Inflation is expected to rise this year. The IMF projects headline inflation will reach 2.6 percent in 2026, largely because of the pass-through from higher energy prices. It expects inflation to ease to 1.9 percent in 2027, assuming broader second-round effects remain contained and inflation expectations stay stable.
But the forecast comes with substantial risk. The IMF said risks to growth are tilted to the downside, while inflation risks are tilted to the upside. A prolonged or escalating war in the Middle East could drive energy prices higher and create shortages in fertilizer and petrochemical products. That, in turn, could raise costs across the economy while weakening both domestic and external demand.
The IMF also flagged two other threats: rising global trade tensions and a possible bust in the global AI boom. Either would hit Singapore’s export-oriented economy.
Against that backdrop, the IMF said monetary policy tightening by the Monetary Authority of Singapore in April 2026 was appropriate. The move, it said, helped keep inflation expectations anchored as domestic energy prices rose.
“Going forward, the significant upside inflation risks highlight the possibility that inflation expectations can rise, especially if the energy shock persists,” Nozaki said. He added that MAS should remain data-dependent and be prepared to tighten further if second-round inflation pressures emerge.
On fiscal policy, the IMF expects Singapore’s fiscal surplus to narrow to 1.0 percent of GDP in fiscal year 2026, which runs from April 2026 to March 2027. That compares with a surplus of 1.6 percent of GDP in fiscal year 2025. The decline is mainly due to higher development expenditure.
The fund described the government’s moderately expansionary fiscal stance as broadly appropriate, saying it is consistent with earlier IMF recommendations that Singapore gradually reduce fiscal surpluses to accommodate rising medium-term spending needs.
However, the IMF also urged caution. It said the government should be ready to provide temporary and targeted support for households and businesses affected by the war in the Middle East, but warned that fiscal policy should be implemented carefully so it does not add to inflation pressures.
Singapore’s financial sector was described as resilient. Banks remain well-capitalized, liquid and profitable, supported by strong asset quality. Stress tests conducted by authorities indicate overall resilience among both banks and non-bank financial institutions. Systemic risks from the housing sector remain contained.
The IMF nevertheless called for continued vigilance, particularly around banks’ cross-border exposures, vulnerable companies and the links between banks and non-bank financial institutions. It welcomed Singapore’s efforts to strengthen stress testing, improve oversight of non-bank financial institutions and continue contingency planning.

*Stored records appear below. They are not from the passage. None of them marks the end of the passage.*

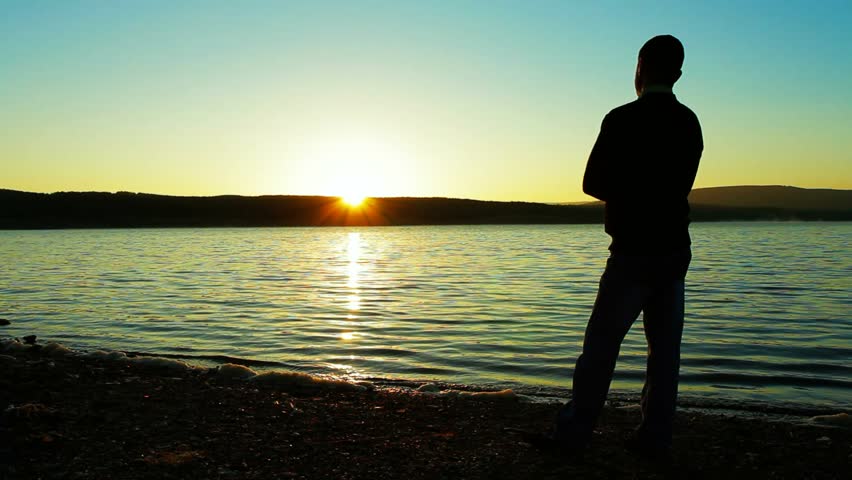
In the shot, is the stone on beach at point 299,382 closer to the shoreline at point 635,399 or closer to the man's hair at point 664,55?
the shoreline at point 635,399

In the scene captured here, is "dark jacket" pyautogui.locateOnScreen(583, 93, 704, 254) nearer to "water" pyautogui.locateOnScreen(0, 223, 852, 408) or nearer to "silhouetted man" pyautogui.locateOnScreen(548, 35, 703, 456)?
"silhouetted man" pyautogui.locateOnScreen(548, 35, 703, 456)

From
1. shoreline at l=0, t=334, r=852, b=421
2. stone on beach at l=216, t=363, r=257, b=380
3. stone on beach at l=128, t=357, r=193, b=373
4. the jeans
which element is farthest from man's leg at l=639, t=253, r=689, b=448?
stone on beach at l=128, t=357, r=193, b=373

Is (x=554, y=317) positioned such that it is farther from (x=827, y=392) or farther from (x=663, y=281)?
(x=663, y=281)

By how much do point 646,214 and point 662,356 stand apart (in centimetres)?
98

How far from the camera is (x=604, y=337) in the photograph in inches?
177

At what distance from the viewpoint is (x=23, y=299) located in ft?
61.6

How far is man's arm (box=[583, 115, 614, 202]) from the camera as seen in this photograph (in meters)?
4.40

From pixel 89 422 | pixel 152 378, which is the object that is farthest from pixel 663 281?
pixel 152 378

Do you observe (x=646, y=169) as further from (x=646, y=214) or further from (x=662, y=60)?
(x=662, y=60)

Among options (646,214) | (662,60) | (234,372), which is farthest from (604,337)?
(234,372)

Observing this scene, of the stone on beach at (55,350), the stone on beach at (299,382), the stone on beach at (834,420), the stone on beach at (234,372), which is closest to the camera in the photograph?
the stone on beach at (834,420)

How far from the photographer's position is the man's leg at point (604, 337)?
4.43 meters

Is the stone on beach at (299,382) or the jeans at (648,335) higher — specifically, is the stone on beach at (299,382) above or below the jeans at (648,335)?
below

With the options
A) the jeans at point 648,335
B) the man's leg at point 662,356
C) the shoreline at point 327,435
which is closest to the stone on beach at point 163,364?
the shoreline at point 327,435
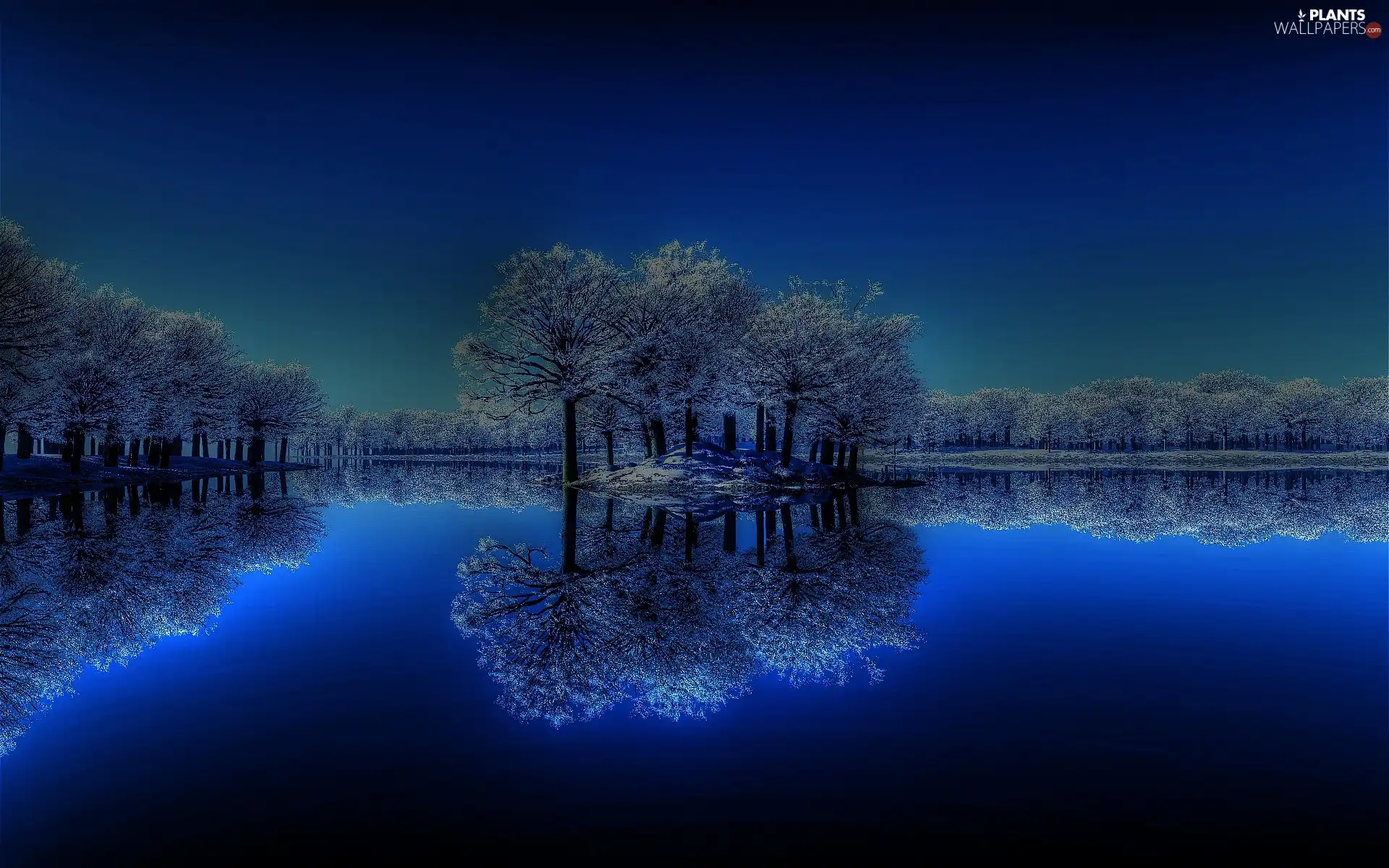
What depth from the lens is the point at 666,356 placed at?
49.3 m

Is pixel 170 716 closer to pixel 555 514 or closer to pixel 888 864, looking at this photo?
pixel 888 864

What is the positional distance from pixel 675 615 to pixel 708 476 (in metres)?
36.1

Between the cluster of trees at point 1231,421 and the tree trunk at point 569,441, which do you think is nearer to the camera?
the tree trunk at point 569,441

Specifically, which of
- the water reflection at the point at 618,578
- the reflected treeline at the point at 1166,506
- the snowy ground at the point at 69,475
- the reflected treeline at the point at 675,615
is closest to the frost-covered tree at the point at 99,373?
the snowy ground at the point at 69,475

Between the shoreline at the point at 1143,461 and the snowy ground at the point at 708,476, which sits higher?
the snowy ground at the point at 708,476

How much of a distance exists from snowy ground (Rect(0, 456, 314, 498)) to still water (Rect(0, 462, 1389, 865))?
3822 cm

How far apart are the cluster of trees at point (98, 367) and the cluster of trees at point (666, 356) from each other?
25.4 metres

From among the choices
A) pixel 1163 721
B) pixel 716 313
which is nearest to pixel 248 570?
pixel 1163 721

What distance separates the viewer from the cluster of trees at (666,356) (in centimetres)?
4750

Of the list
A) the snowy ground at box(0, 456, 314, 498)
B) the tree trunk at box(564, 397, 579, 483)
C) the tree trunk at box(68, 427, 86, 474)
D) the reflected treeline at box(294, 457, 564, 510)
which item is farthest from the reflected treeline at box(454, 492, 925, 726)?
the tree trunk at box(68, 427, 86, 474)

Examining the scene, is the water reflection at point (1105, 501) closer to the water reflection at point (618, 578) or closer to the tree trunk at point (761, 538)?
the water reflection at point (618, 578)

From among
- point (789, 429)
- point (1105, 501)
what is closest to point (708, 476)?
point (789, 429)

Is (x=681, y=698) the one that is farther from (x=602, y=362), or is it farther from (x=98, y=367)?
(x=98, y=367)

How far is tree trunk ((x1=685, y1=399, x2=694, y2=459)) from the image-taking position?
2003 inches
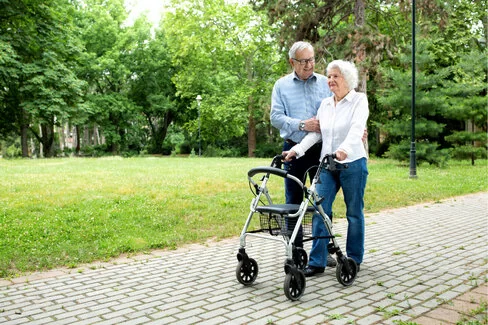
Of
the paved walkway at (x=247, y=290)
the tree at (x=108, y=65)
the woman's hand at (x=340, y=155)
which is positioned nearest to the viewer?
the paved walkway at (x=247, y=290)

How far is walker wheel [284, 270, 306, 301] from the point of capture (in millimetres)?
4213

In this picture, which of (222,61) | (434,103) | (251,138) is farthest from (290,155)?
(222,61)

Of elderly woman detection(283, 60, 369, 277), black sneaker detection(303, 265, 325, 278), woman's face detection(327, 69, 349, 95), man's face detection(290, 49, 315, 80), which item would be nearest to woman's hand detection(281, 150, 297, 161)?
elderly woman detection(283, 60, 369, 277)

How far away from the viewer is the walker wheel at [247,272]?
15.5 feet

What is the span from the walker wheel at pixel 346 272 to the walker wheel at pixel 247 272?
30.4 inches

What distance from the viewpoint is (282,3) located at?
2062 centimetres

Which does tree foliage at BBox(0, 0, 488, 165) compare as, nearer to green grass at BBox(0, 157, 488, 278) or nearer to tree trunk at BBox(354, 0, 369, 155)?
tree trunk at BBox(354, 0, 369, 155)

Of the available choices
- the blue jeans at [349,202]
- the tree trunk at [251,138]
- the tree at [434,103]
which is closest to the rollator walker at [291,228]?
the blue jeans at [349,202]

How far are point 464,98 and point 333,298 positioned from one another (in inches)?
750

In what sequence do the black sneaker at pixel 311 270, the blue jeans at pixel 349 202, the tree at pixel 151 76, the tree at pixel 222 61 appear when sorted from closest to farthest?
1. the blue jeans at pixel 349 202
2. the black sneaker at pixel 311 270
3. the tree at pixel 222 61
4. the tree at pixel 151 76

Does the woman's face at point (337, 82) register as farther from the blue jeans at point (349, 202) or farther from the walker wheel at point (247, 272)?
the walker wheel at point (247, 272)

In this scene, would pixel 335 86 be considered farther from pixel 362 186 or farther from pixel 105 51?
pixel 105 51

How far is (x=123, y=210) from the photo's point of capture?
352 inches

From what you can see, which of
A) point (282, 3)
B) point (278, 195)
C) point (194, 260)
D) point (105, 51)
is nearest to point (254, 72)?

The report also highlighted Singapore’s push toward more inclusive growth. The IMF noted that AI has become part of the country’s national growth strategy and that the fiscal year 2026 budget includes initiatives to help firms adopt AI.
But AI also brings labor market risks. Because Singapore has a high share of skilled jobs, the IMF said its workforce is exposed to the increasing use of AI in the workplace. The fund welcomed ongoing efforts to re-skill and upskill workers, describing them as important as the economy adapts.
For Singapore, the IMF’s message is less a warning of crisis than a reminder of exposure. The country remains one of the world’s best-prepared economies, but its strengths are being tested by a global environment where energy shocks, trade tensions and technological disruption can move quickly across borders.